Dataset records
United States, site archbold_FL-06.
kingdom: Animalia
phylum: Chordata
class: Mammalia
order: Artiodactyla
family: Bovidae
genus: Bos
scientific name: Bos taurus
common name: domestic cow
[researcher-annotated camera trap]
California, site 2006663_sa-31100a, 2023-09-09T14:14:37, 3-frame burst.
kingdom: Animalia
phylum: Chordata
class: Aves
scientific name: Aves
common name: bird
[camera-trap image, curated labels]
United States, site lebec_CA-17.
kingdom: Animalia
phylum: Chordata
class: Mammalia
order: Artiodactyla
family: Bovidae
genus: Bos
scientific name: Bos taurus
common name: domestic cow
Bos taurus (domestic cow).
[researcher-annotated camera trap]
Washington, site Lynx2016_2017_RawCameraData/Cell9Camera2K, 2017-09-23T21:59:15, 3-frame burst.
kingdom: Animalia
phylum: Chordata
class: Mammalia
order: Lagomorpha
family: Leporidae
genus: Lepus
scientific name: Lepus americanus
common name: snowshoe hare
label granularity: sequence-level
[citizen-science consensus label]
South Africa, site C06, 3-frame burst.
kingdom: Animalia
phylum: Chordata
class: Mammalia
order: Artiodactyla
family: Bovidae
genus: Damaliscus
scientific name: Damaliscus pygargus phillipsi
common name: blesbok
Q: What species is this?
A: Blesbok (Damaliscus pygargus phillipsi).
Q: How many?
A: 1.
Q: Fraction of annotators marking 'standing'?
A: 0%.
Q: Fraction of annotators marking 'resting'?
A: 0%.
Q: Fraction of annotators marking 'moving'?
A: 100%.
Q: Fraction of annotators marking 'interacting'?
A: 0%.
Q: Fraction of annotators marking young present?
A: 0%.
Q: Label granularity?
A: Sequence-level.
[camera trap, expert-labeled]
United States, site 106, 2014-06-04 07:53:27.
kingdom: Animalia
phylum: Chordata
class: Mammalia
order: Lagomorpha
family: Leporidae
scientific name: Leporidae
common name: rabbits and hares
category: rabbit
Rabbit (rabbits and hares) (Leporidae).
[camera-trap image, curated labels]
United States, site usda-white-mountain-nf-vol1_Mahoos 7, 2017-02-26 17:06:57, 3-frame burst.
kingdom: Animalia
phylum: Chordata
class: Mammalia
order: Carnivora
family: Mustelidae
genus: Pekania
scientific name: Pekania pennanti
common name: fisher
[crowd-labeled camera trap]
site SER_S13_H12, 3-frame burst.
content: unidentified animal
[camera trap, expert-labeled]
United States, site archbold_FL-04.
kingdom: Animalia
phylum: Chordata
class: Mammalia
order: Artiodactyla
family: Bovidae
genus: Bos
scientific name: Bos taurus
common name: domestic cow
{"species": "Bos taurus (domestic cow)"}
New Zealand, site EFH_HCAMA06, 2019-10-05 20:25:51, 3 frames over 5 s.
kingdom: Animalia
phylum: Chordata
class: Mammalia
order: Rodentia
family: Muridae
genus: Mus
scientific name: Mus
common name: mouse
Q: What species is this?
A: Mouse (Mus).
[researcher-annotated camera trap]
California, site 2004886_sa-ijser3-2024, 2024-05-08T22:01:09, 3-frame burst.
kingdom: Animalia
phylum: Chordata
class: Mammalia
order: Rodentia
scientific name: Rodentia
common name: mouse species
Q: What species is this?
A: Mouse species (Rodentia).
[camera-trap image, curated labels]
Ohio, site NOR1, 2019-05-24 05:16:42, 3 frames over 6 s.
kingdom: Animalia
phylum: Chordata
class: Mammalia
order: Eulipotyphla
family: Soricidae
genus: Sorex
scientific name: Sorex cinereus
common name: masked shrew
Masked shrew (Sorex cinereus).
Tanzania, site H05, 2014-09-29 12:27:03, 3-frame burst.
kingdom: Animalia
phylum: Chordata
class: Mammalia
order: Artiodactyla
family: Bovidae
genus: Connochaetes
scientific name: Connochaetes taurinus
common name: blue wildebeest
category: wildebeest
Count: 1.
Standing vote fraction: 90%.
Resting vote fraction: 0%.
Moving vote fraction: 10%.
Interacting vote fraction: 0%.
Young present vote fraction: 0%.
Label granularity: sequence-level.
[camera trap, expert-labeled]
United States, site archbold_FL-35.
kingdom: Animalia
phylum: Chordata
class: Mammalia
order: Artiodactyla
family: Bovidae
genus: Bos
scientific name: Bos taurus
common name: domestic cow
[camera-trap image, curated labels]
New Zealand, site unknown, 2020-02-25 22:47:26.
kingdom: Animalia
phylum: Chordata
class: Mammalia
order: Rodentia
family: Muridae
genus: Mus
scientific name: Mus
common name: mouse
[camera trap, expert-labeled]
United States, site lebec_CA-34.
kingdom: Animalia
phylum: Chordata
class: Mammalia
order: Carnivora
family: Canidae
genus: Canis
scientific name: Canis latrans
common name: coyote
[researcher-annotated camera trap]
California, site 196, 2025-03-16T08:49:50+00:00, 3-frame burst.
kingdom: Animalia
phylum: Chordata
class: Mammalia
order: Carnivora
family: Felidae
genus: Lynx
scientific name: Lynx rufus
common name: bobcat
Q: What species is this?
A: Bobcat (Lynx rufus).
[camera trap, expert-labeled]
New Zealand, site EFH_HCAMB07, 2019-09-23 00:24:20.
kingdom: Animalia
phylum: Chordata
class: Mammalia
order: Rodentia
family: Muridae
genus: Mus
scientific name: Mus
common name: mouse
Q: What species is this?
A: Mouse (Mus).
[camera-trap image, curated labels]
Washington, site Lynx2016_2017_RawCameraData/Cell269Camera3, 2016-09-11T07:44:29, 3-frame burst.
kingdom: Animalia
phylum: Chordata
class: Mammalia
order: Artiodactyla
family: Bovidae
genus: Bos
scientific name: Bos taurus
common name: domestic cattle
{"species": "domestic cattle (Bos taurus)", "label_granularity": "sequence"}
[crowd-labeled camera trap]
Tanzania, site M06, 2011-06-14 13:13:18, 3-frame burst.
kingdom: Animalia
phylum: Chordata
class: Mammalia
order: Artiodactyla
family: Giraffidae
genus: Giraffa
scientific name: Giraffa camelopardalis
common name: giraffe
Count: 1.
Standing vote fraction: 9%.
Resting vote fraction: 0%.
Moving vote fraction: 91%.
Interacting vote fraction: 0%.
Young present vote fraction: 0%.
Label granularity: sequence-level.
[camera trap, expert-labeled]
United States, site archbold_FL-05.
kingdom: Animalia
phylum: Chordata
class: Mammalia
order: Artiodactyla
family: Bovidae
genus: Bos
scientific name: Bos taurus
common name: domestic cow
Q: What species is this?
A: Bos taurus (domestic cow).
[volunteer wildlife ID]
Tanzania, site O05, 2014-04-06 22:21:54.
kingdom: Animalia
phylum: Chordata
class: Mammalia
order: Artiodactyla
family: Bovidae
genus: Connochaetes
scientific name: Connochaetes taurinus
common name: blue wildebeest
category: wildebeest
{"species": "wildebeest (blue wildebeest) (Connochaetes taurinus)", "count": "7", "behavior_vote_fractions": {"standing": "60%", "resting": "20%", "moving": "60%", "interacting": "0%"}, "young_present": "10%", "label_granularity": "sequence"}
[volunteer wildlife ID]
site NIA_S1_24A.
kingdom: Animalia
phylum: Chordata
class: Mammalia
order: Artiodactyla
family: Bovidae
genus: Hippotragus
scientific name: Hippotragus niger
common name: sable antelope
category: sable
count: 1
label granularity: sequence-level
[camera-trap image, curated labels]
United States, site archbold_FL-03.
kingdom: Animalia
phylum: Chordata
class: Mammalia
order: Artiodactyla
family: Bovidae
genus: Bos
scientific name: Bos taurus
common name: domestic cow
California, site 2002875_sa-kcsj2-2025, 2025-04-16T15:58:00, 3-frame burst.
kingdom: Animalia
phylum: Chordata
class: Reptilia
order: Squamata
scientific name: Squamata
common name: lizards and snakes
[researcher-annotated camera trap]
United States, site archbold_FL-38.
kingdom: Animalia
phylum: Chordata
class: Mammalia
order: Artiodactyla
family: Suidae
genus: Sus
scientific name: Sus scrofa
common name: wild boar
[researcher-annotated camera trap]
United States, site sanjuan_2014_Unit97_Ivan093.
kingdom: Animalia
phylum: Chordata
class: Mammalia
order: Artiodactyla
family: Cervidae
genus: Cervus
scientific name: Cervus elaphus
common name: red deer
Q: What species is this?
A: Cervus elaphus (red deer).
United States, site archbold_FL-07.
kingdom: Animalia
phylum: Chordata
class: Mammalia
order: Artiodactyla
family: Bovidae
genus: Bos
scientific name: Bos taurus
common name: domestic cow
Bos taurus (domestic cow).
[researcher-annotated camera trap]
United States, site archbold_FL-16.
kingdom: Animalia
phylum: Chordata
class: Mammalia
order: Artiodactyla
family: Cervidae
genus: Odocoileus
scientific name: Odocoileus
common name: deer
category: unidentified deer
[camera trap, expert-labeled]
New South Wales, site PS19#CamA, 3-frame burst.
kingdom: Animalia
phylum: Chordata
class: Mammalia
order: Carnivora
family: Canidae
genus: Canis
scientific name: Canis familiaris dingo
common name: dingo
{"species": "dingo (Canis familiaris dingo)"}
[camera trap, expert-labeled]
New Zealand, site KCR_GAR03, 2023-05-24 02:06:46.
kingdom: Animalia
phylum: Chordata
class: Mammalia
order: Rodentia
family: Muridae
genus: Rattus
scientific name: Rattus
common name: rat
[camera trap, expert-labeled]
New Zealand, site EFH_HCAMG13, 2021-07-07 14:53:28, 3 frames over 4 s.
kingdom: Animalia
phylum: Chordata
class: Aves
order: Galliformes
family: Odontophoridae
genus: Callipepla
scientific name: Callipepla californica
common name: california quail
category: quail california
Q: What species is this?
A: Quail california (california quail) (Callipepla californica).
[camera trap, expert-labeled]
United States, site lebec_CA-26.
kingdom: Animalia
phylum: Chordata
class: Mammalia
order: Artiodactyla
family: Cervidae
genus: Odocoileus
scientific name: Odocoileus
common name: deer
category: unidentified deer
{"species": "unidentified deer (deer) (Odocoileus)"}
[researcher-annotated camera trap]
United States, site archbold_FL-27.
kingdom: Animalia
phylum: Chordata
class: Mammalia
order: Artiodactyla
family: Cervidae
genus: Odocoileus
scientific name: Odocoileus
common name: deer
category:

▸ **TASK DIRECTIONS**
The required output is the line holding "scientific name: Callipepla californica" plus every line after it in the data, reproduced exactly.

▸ **WRITTEN ANSWER**
scientific name: Callipepla californica
common name: california quail
category: quail california
Q: What species is this?
A: Quail california (california quail) (Callipepla californica).
[camera trap, expert-labeled]
United States, site lebec_CA-26.
kingdom: Animalia
phylum: Chordata
class: Mammalia
order: Artiodactyla
family: Cervidae
genus: Odocoileus
scientific name: Odocoileus
common name: deer
category: unidentified deer
{"species": "unidentified deer (deer) (Odocoileus)"}
[researcher-annotated camera trap]
United States, site archbold_FL-27.
kingdom: Animalia
phylum: Chordata
class: Mammalia
order: Artiodactyla
family: Cervidae
genus: Odocoileus
scientific name: Odocoileus
common name: deer
category:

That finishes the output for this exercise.